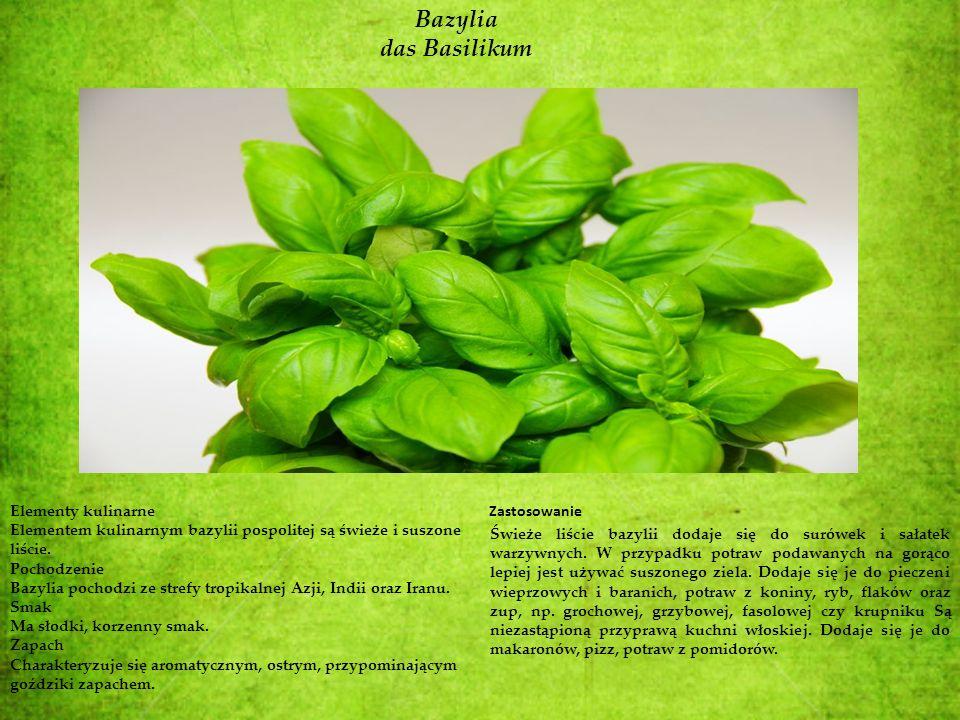 Bazylia das Basilikum Elementy kulinarne
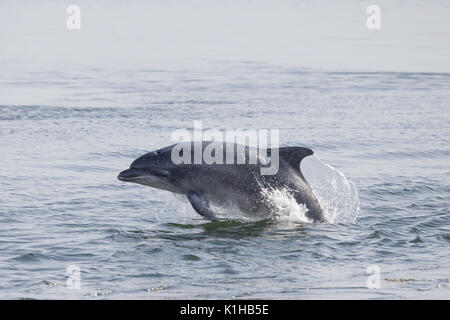 Bottlenose dolphin breaching in the Moray Firth - Stock Photo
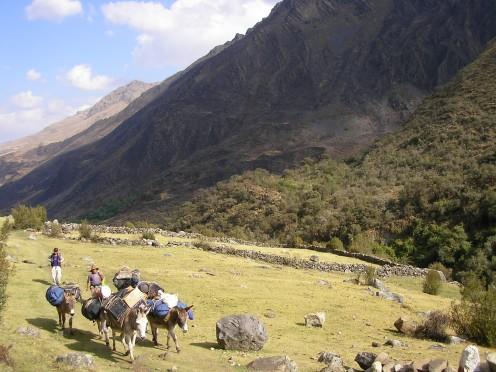 Donkeys carrying our gear, Santa Cruz trek, Peru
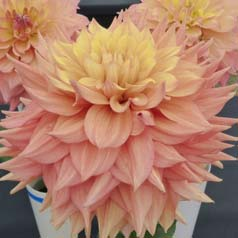 Dalia decorativa 'Peaches and Cream'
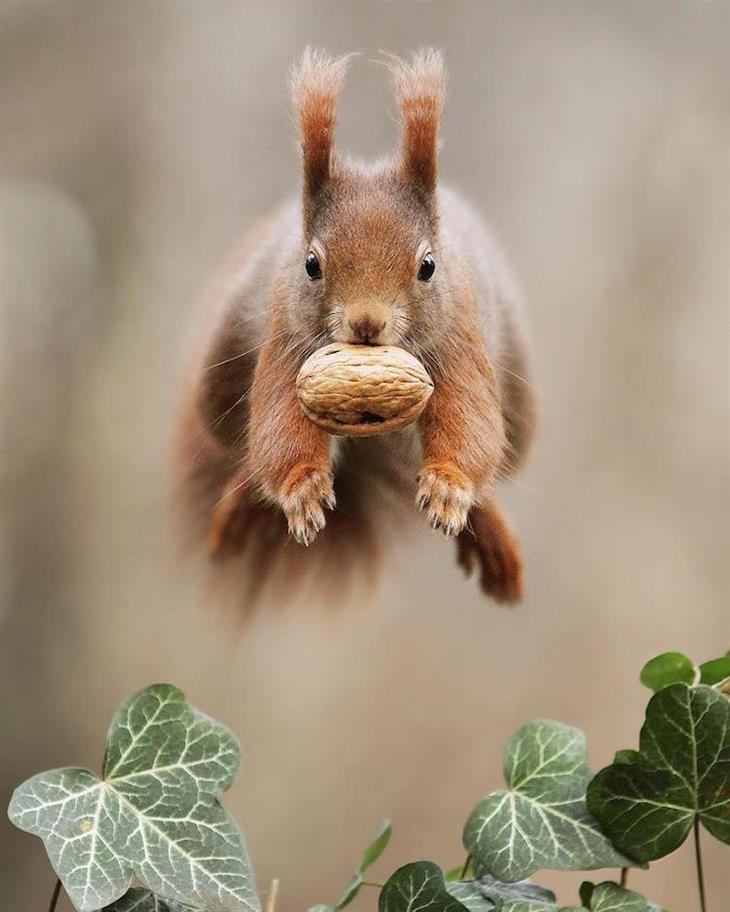 Animais silvestres esquilo vermelho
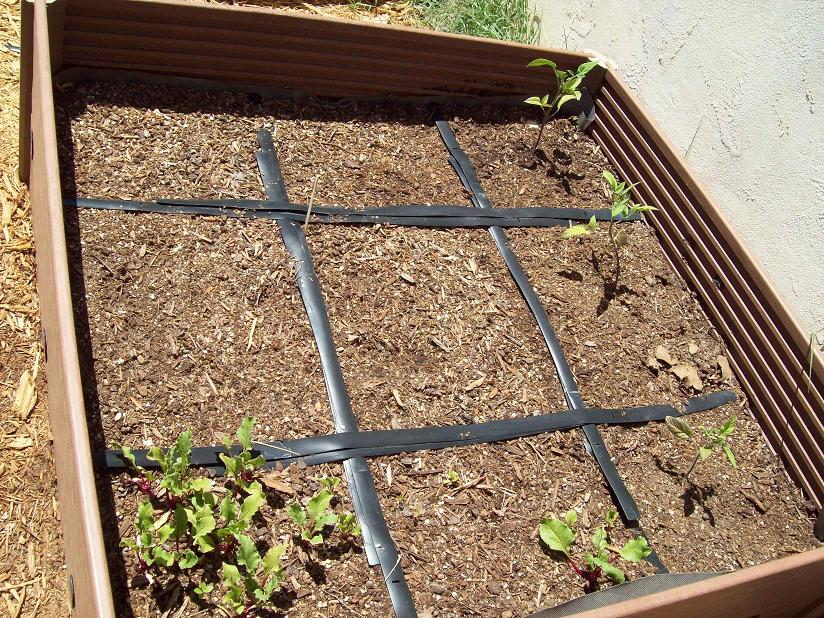 Square Foot Gardening Anyone  Square Foot Gardening Anyone growing plant  eating buy fall. Square Foot Gardening Forum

····················

▸ EXERCISE:
Write out nothing but the lines from the start of the data through the line with "Animais silvestres esquilo vermelho". Leave out the pictures.

▸ THE COMPLETED TASK:
 Bazylia das Basilikum Elementy kulinarne
 Bottlenose dolphin breaching in the Moray Firth - Stock Photo
 Donkeys carrying our gear, Santa Cruz trek, Peru
 Dalia decorativa 'Peaches and Cream'
 Animais silvestres esquilo vermelho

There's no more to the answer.